Python port of Google's libphonenumber

Overview

phonenumbers Python Library

Coverage Status

This is a Python port of Google's libphonenumber library It supports Python 2.5-2.7 and Python 3.x (in the same codebase, with no 2to3 conversion needed).

Original Java code is Copyright (C) 2009-2015 The Libphonenumber Authors.

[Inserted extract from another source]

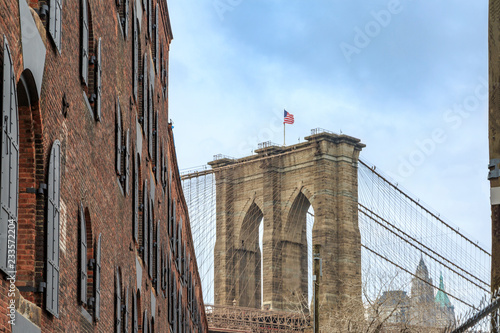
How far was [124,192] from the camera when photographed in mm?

Release HISTORY, derived from upstream release notes.

Installation

Install using pip with:

pip install phonenumbers

Example Usage

The main object that the library deals with is a PhoneNumber object. You can create this from a string representing a phone number using the parse function, but you also need to specify the country that the phone number is being dialled from (unless the number is in E.164 format, which is globally unique).

>>> import phonenumbers
>>> x = phonenumbers.parse("+442083661177", None)
>>> print(x)
Country Code: 44 National Number: 2083661177 Leading Zero: False
>>> type(x)
<class 'phonenumbers.phonenumber.PhoneNumber'>
>>> y = phonenumbers.parse("020 8366 1177", "GB")
>>> print(y)
Country Code: 44 National Number: 2083661177 Leading Zero: False
>>> x == y
True
>>> z = phonenumbers.parse("00 1 650 253 2222", "GB")  # as dialled from GB, not a GB number
>>> print(z)
Country Code: 1 National Number: 6502532222 Leading Zero(s): False

The PhoneNumber object that parse produces typically still needs to be validated, to check whether it's a possible number (e.g. it has the right number of digits) or a valid number (e.g. it's in an assigned exchange).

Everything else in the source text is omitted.